_Page text_:

In March 2026, controversy trailed a hostel project at UNILAG that was rented out at the rate of N1.2 million per bed space.

Built with public funds at the cost of N1.6 billion to ease Unilag’s perennial accommodation crisis, the facility is inaccessible to many of the students it was meant to serve due to its high rental rate.

“Instead of solving the housing shortage in the institution, the development has become part of the problem. Its (hotel) pricing structure placed it beyond the reach of average students. This raised serious concerns about affordability and policy direction of this administration”, said Mrs. Toyin Inaolaji, the parent of one of the students.

The trend, checks showed, extends beyond Lagos and the FCT to host university states of Oyo, Osun, Ogun, Rivers Abia, Enugu, Kano and others where students now struggle to stay in school.

However, education experts, who spoke on the matter attributed it to a combination of factors, including rapid urbanization, limited investment in purpose-built student housing, and broader inflationary pressures in the property market.

_What you will do_:
A) Reproduce the passage on UNILAG hostel fees word for word, everything from "The trend, checks" down to "the property market.".
B) Continue the passage on UNILAG hostel fees from its final sentence.

_Available data_:
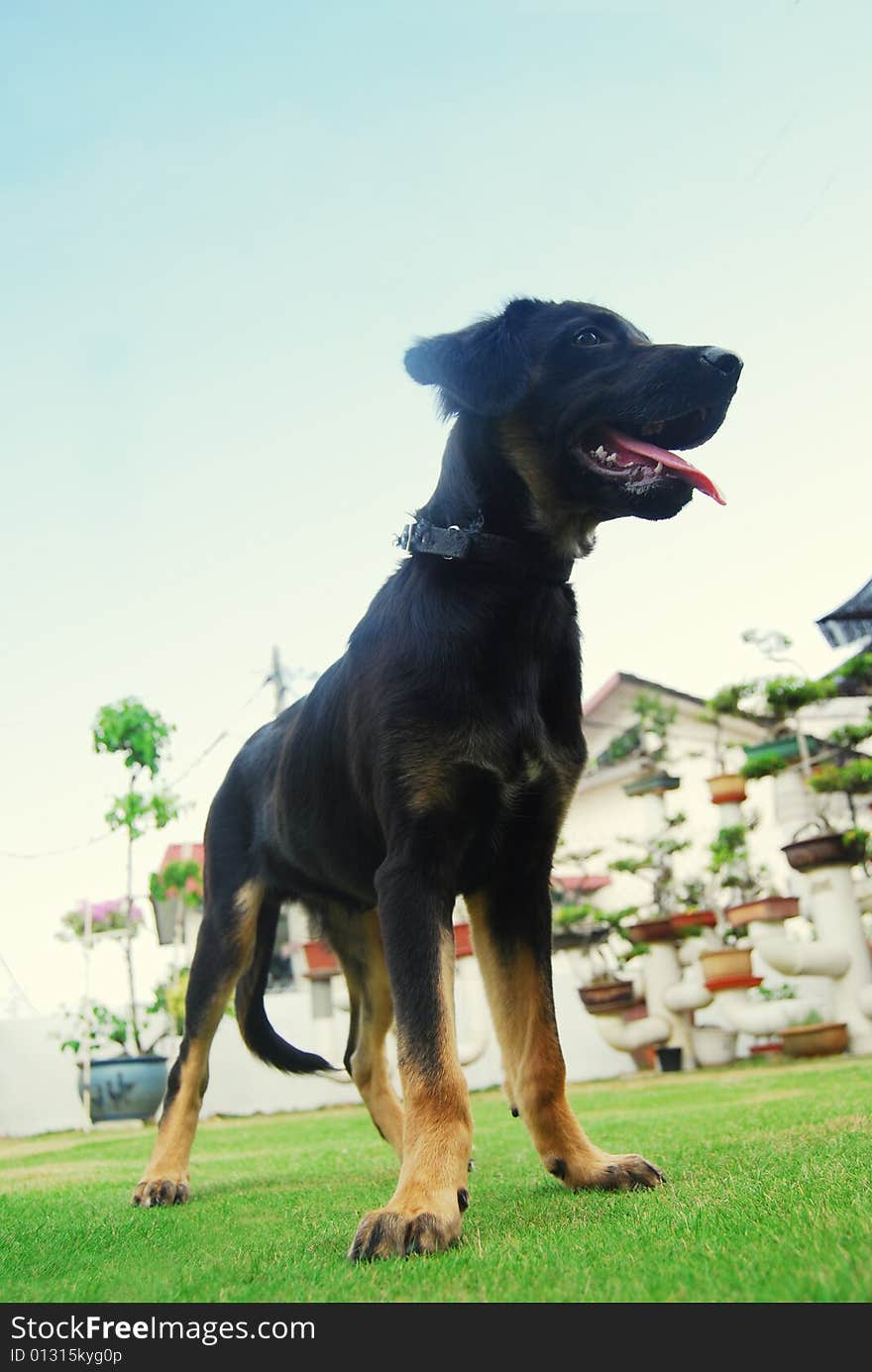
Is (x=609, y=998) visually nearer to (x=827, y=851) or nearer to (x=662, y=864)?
(x=662, y=864)

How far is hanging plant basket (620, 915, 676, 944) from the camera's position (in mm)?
11828

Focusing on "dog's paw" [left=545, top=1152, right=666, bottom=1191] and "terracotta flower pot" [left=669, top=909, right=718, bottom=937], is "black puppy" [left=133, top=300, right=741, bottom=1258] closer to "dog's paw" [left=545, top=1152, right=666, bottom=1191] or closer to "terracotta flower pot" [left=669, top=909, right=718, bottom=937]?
"dog's paw" [left=545, top=1152, right=666, bottom=1191]

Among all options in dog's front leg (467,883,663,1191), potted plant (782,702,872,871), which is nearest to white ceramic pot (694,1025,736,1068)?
potted plant (782,702,872,871)

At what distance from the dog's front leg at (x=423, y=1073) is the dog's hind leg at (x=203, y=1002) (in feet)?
4.92

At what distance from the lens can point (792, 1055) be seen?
33.1ft

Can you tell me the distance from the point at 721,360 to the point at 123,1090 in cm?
1017

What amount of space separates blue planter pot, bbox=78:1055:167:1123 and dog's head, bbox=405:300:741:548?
9.67 meters

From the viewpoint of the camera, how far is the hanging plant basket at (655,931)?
38.8 ft

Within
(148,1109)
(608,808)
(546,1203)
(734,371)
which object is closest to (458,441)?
(734,371)

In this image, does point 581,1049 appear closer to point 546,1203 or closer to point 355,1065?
point 355,1065

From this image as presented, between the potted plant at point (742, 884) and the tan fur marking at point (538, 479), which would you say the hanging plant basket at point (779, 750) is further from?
the tan fur marking at point (538, 479)

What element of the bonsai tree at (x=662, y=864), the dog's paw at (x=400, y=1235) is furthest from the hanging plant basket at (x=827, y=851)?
the dog's paw at (x=400, y=1235)

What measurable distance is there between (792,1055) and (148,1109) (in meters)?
6.08

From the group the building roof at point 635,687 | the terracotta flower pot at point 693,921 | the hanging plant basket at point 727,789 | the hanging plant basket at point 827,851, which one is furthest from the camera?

_Results of the tasks_:
A)
The trend, checks showed, extends beyond Lagos and the FCT to host university states of Oyo, Osun, Ogun, Rivers Abia, Enugu, Kano and others where students now struggle to stay in school.

However, education experts, who spoke on the matter attributed it to a combination of factors, including rapid urbanization, limited investment in purpose-built student housing, and broader inflationary pressures in the property market.

B)
According to Dr. Ade Johnson, the founder and proprietor of EduConsult DLI, university authorities, already constrained by funding gaps, have struggled to expand hostel capacity, leaving private landlords to dominate supply and dictate pricing.

“The growing imbalance threatens access to tertiary education, particularly for low- and middle-income households. Without targeted intervention—ranging from incentives for student housing development to stronger regulatory oversight—the rising cost of accommodation could deepen inequality and undermine gains in enrollment across the country”, Dr. Johnson warned.